- _DIRECTIONS_:
[a] Reproduce the forum thread from "Hiya, of course" to "(Mar 19, 2014)", renaming "moral dilemmas" as "ethical puzzles".
[b] Copy the entries verbatim from the line with "How much distance is" through the end of the entries.

And I bet you didn't go to that lovely pub across the road for lunch either... it's a shame if you missed it 'cos the food and beer there are awesome!

Thanks for posting and thanks again for your interest in our website, I'm very flattered.


----------



## froggie25 (Mar 13, 2014)

Well hello TeeJF,

I'm glad you liked my adventure to Babies Castle and i hope you didn't mind me adding your website link?? Sadly i found no records or the pub i ran out of time and seeing as it was my first outing by myself i felt uneasy on whether i should of been there or not lol... Maybe you can teach a newbie and a few things and team up? Kimxx


----------



## TeeJF (Mar 14, 2014)

froggie25 said:


> Well hello TeeJF,
> 
> i hope you didn't mind me adding your website link?? Sadly i found no records or the pub...



Hiya, of course we don't mind at all! 

Pity you missed the pub, it's a gem! As to the records - it was stuff like death certificates, bank account info etc. all for just one or perhaps two people. I was rather shocked to find it and the fact you didn't see it hopefully means it has rotted away beyond recognition now. It's not good that this stuff was left behind and I had half an idea I should have lifted it and destroyed it at the time - but then that's not within the urbex code of conduct is it. 

I hate moral dilemmas!!!


----------



## cunningplan (Mar 19, 2014)

Great report, shame you didn't get in, but then its a bit of a tip in there anyway (I parked in the pub car park, but a bit early for it to be open  )


----------



## froggie25 (Mar 26, 2014)

Thanks Cunningplan for liking my report. Let me know if your ever back in Kent....


----------

- _Scene-based spatial questions_:
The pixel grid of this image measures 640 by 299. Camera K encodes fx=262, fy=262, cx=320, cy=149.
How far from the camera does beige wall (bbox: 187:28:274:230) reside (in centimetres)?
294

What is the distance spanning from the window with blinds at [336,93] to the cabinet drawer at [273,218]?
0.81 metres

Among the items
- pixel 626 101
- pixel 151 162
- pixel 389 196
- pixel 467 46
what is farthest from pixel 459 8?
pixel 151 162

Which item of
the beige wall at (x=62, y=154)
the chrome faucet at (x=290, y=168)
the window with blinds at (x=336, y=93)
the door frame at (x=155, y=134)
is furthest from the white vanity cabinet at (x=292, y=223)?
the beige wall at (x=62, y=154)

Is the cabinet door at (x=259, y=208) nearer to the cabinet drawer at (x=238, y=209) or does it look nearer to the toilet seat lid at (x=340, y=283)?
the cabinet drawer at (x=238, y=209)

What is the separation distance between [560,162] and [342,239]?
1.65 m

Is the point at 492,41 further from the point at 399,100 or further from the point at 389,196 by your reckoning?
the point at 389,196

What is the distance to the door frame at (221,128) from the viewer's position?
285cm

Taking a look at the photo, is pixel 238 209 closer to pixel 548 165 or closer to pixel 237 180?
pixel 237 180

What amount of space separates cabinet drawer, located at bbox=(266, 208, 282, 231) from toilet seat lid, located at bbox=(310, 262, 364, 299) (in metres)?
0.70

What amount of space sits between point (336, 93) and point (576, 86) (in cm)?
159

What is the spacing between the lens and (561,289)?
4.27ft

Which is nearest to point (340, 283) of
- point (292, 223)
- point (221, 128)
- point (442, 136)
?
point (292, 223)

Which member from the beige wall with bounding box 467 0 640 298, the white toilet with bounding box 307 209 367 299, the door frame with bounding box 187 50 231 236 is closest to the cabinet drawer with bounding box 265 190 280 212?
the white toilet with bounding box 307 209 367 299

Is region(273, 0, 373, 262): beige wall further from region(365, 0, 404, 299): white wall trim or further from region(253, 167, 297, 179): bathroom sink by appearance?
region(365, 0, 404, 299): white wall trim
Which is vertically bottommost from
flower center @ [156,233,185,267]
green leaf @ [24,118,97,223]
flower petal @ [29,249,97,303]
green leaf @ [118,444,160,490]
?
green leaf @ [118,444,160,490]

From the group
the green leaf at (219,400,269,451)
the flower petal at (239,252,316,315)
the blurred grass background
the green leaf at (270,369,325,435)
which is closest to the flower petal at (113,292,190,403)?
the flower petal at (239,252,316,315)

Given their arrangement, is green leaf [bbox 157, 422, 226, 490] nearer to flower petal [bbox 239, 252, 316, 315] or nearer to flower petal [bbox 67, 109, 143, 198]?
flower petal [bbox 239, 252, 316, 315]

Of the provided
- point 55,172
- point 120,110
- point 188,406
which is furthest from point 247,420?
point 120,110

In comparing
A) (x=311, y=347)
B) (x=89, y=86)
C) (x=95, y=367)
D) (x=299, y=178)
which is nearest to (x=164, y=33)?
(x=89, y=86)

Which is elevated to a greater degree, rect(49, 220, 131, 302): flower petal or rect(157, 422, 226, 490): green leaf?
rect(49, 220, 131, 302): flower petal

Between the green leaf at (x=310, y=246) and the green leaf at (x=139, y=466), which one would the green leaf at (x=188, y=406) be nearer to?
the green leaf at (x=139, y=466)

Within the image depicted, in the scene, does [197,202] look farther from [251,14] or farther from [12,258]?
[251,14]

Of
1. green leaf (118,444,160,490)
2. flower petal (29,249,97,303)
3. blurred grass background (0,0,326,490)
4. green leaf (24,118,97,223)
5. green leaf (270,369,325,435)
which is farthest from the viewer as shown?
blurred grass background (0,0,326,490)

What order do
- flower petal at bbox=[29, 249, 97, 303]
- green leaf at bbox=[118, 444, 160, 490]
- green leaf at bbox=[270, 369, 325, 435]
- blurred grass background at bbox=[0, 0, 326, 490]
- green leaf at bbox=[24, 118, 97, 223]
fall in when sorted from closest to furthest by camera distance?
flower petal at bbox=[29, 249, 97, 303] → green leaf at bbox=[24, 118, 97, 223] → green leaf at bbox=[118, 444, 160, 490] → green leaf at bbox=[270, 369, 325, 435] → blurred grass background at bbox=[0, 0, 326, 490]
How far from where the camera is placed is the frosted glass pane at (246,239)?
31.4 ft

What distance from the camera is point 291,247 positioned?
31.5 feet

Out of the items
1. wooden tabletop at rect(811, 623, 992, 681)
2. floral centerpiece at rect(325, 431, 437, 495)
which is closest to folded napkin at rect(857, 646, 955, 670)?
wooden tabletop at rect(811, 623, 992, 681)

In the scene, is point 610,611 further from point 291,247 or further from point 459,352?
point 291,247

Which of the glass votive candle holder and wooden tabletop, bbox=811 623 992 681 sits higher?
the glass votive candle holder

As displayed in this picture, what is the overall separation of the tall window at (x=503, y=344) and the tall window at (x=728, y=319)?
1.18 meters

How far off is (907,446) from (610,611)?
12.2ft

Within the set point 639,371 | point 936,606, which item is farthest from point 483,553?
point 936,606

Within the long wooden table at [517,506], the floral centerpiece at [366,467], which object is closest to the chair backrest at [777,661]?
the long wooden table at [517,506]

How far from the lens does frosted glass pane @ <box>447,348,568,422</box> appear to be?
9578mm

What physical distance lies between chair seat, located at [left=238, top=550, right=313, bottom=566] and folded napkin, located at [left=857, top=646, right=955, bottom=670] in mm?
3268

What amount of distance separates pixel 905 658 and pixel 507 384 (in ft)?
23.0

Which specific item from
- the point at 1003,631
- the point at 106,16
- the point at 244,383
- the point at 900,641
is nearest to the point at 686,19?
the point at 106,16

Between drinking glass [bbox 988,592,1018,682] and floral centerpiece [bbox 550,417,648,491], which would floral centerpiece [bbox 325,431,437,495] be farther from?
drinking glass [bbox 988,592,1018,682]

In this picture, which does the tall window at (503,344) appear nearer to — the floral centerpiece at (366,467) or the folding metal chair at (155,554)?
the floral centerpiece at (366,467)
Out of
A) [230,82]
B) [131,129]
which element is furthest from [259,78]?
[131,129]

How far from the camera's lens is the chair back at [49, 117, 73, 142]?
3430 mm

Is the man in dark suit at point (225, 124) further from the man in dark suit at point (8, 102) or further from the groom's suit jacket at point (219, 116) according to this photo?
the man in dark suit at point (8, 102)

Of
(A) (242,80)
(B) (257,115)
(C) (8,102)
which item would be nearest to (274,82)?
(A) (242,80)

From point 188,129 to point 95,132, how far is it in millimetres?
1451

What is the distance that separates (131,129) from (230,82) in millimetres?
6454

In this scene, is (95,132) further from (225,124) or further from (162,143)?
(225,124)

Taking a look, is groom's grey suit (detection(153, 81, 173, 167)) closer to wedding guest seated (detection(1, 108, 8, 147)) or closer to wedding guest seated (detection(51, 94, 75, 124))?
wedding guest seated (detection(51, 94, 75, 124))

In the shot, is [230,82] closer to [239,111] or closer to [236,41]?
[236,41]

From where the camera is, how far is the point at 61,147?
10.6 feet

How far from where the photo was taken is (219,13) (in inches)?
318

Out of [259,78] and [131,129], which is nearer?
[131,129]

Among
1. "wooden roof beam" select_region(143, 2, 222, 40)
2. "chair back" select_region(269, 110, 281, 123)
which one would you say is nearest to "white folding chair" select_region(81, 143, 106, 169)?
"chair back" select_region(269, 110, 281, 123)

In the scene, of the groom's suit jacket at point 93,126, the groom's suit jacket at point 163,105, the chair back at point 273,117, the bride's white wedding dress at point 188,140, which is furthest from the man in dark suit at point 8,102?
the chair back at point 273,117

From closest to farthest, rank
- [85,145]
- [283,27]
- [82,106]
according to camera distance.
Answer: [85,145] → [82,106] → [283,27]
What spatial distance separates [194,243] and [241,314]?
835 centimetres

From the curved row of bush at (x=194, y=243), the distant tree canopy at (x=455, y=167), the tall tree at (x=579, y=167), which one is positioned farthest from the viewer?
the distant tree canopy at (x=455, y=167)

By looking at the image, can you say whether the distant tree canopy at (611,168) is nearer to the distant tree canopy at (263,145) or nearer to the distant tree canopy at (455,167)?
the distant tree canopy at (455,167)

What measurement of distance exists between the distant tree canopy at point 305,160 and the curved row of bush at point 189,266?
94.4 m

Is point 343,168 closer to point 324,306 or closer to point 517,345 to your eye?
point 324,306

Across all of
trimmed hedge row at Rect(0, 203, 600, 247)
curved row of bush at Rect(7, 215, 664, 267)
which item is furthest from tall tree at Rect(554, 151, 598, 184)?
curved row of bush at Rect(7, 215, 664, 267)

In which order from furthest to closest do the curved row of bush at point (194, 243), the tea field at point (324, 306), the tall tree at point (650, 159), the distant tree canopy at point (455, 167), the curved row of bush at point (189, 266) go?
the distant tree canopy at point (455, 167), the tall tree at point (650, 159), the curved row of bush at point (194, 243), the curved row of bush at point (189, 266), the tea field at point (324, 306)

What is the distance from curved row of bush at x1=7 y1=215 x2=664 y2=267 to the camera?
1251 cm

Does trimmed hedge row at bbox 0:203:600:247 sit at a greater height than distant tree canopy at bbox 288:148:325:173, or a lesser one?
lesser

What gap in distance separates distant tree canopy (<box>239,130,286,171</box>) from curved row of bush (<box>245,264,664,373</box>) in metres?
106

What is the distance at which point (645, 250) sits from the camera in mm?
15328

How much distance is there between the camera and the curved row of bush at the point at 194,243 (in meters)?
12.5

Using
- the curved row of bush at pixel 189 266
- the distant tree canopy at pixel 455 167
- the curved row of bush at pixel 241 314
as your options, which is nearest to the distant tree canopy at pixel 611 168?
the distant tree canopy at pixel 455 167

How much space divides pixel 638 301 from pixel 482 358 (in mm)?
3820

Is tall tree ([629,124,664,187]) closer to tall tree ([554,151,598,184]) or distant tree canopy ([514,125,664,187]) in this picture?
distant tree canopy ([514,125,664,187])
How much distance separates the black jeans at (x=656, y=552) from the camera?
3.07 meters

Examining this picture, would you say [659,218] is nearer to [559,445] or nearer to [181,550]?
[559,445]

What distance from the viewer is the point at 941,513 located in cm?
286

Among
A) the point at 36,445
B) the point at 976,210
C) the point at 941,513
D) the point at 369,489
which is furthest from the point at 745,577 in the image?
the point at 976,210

- _ANSWERS PER TASK_:
[a]
Hiya, of course we don't mind at all! 

Pity you missed the pub, it's a gem! As to the records - it was stuff like death certificates, bank account info etc. all for just one or perhaps two people. I was rather shocked to find it and the fact you didn't see it hopefully means it has rotted away beyond recognition now. It's not good that this stuff was left behind and I had half an idea I should have lifted it and destroyed it at the time - but then that's not within the urbex code of conduct is it. 

I hate ethical puzzles!!!


----------



## cunningplan (Mar 19, 2014)

[b]
How much distance is there between the camera and the curved row of bush at the point at 194,243 (in meters)?
12.5

Using
- the curved row of bush at pixel 189 266
- the distant tree canopy at pixel 455 167
- the curved row of bush at pixel 241 314
as your options, which is nearest to the distant tree canopy at pixel 611 168?
the distant tree canopy at pixel 455 167

How much space divides pixel 638 301 from pixel 482 358 (in mm)?
3820

Is tall tree ([629,124,664,187]) closer to tall tree ([554,151,598,184]) or distant tree canopy ([514,125,664,187]) in this picture?
distant tree canopy ([514,125,664,187])
How much distance separates the black jeans at (x=656, y=552) from the camera?
3.07 meters

Examining this picture, would you say [659,218] is nearer to [559,445] or nearer to [181,550]?
[559,445]

What distance from the viewer is the point at 941,513 located in cm?
286

Among
A) the point at 36,445
B) the point at 976,210
C) the point at 941,513
D) the point at 369,489
which is furthest from the point at 745,577 in the image?
the point at 976,210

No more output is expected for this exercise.